Law enforcement

This is a timely and important question.

Regarding the ability of law enforcement (including ICE, FBI, ATF, etc.) to enter a college or university campus: the administration will make that determination, and it will be based on many factors.

That said, by both state and federal law (Education Law 6434, and the Clery Act [20 U.S.C. 1092]), college and university campuses are supposed to have a relationship with local law enforcement, so some degree of cooperation with local police, a county sheriff, and the state troopers should already be in place. Many institutions, especially those close to borders or with particular security priorities, have established working relationships with the FBI.

Against that variable background, what happens within an academic library on campus (and in virtual spaces) is subject to further control.

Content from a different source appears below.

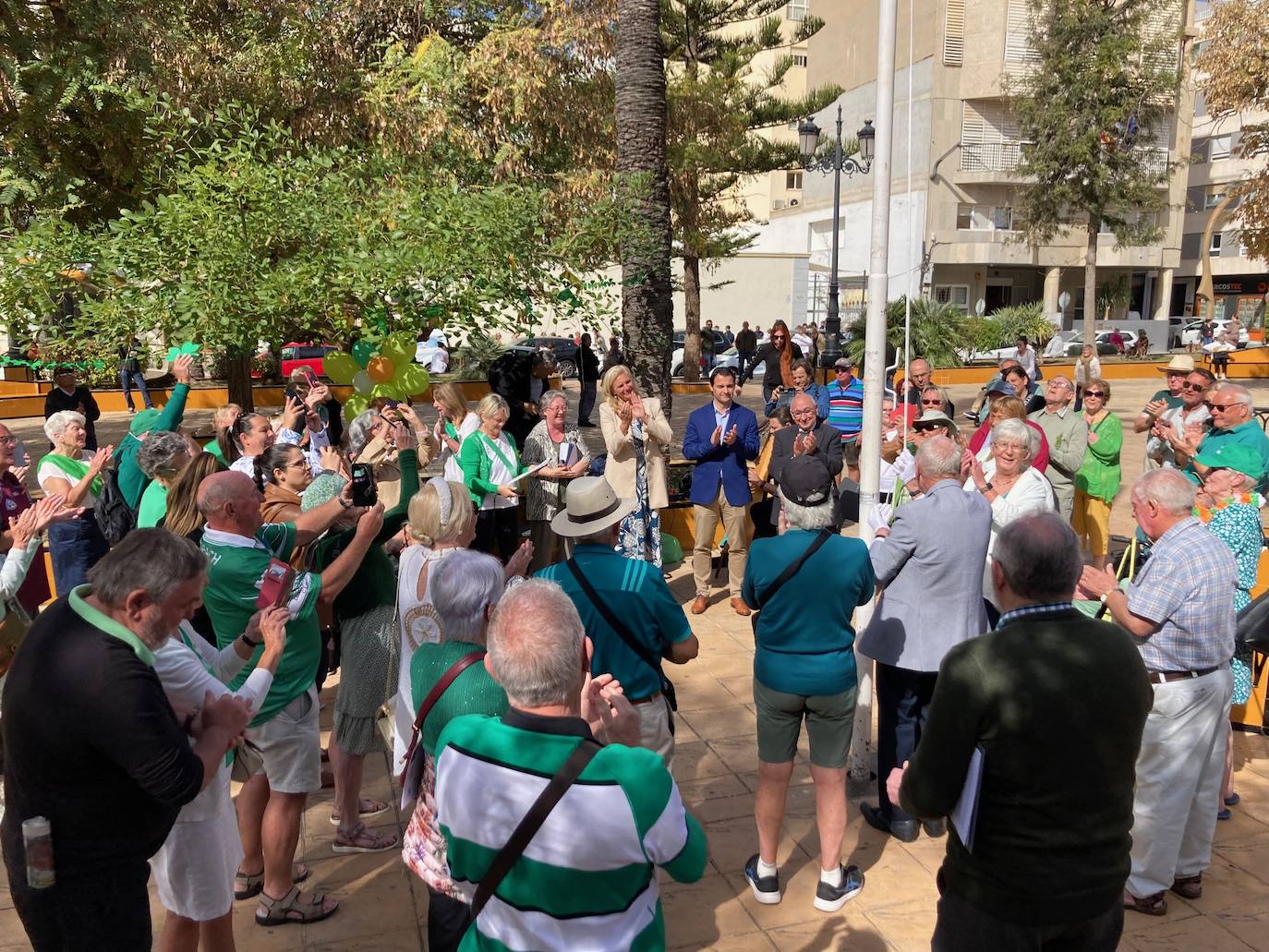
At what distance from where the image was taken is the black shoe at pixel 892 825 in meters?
4.71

To describe that and provide guidance, I have developed the below “GUIDE” that can be posted in academic libraries in New York State. The sections in yellow can be modified to fit your institution’s unique information. Feel free to use your own font (I am into Century Schoolbook these days, but Avenir Next has a quiet authority). You can also add additional protections and procedures; I have put in the bare minimum required by law and ethics.

NOTE: As will ALL templates, have your higher-ed institution’s lawyer review it first, whenever possible. They may have a few more considerations to add.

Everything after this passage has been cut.